Sorong — SHEK Pokja Papua Produktif Papua Barat Daya bersama Perwakilan Bea Cukai Sorong melaksanakan pertemuan koordinasi guna membahas strategi peningkatan ekspor komoditas unggulan daerah serta penguatan konektivitas logistik ekspor di Papua Barat Daya.
Pertemuan tersebut menjadi langkah konkret dalam mendorong percepatan pertumbuhan ekonomi daerah berbasis potensi lokal sekaligus memperkuat daya saing produk Papua Barat Daya di pasar internasional.
Dalam pembahasan, sejumlah komoditas unggulan dinilai memiliki peluang besar untuk dikembangkan sebagai komoditas ekspor, di antaranya ikan tuna dari Kabupaten Tambrauw, komoditas udang dari Sorong Selatan dan Kabupaten Sorong, serta kelapa dalam dari Tambrauw, Raja Ampat, dan Sorong Selatan.
Namun demikian, forum mengidentifikasi masih adanya tantangan pada sektor logistik, terutama keterbatasan kapasitas kargo pesawat dan kapal laut yang berdampak pada volume pengiriman dan efisiensi distribusi komoditas keluar daerah maupun ke luar negeri.
Sebagai tindak lanjut, SHEK Pokja Papua Produktif akan mendorong pelaksanaan pertemuan lanjutan dengan melibatkan berbagai OPD teknis terkait seperti PTSP, Dinas Perhubungan, Bapperida, serta Dinas Perindagkop.
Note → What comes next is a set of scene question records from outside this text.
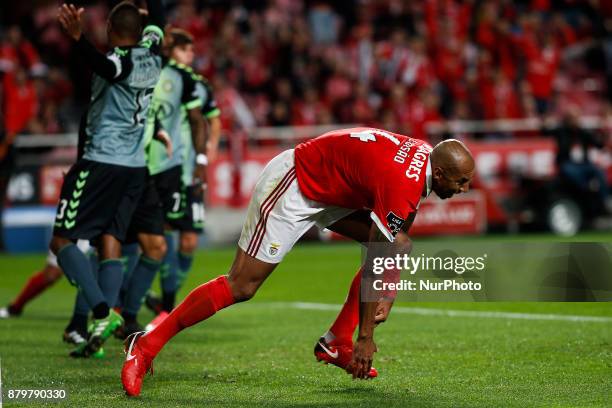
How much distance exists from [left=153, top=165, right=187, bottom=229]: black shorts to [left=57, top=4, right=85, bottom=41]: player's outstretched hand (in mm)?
2761

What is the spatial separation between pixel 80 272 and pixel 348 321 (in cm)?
202

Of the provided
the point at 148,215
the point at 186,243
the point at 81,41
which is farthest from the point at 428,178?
the point at 186,243

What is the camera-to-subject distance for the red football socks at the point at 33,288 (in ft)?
35.7

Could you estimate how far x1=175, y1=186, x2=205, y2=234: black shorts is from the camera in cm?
1070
Selain itu, pelaku usaha ekspor dan penyedia jasa kargo udara maupun laut juga akan dilibatkan guna mencari solusi bersama terhadap persoalan interkonektivitas logistik ekspor.
Dalam diskusi tersebut juga muncul usulan pemangkasan jalur distribusi ekspor laut dari rute Sorong–Makassar–Surabaya–Jepang menjadi Sorong–Bitung–Jepang sebagai solusi jangka pendek untuk menekan biaya dan mempercepat waktu pengiriman.

Sementara untuk jangka panjang, didorong pembentukan jalur ekspor langsung dari Sorong menuju negara tujuan seperti Jepang dan negara lainnya melalui jalur laut maupun udara. Optimalisasi status Bandara Internasional DEO Sorong juga dinilai memiliki potensi besar dalam mendukung ekspor langsung ke Australia dan negara lain.
Hal tersebut dinilai realistis mengingat sejak penetapan status internasional Bandara DEO Sorong, telah terdapat penerbangan dari Australia yang mendarat di Sorong, baik penerbangan charter maupun reguler.
Selain fokus pada pengembangan ekspor dan logistik, forum juga membahas pentingnya pembinaan dan pendampingan pelaku usaha, khususnya Orang Asli Papua (OAP), agar mampu meningkatkan kapasitas usaha dan melakukan ekspor secara mandiri dan berkelanjutan.
Pertemuan turut menyoroti pengembangan Kawasan Ekonomi Khusus (KEK) Arar di Kabupaten Sorong sebagai salah satu simpul strategis pertumbuhan industri dan ekspor Papua Barat Daya.
Di bidang pengembangan sumber daya manusia, forum juga membahas langkah awal mendorong penambahan kuota afirmasi pendidikan di Politeknik Keuangan Negara STAN bagi siswa-siswi Orang Asli Papua di Papua Barat Daya sebagai bagian dari upaya peningkatan kapasitas generasi muda Papua dalam mendukung pembangunan ekonomi daerah.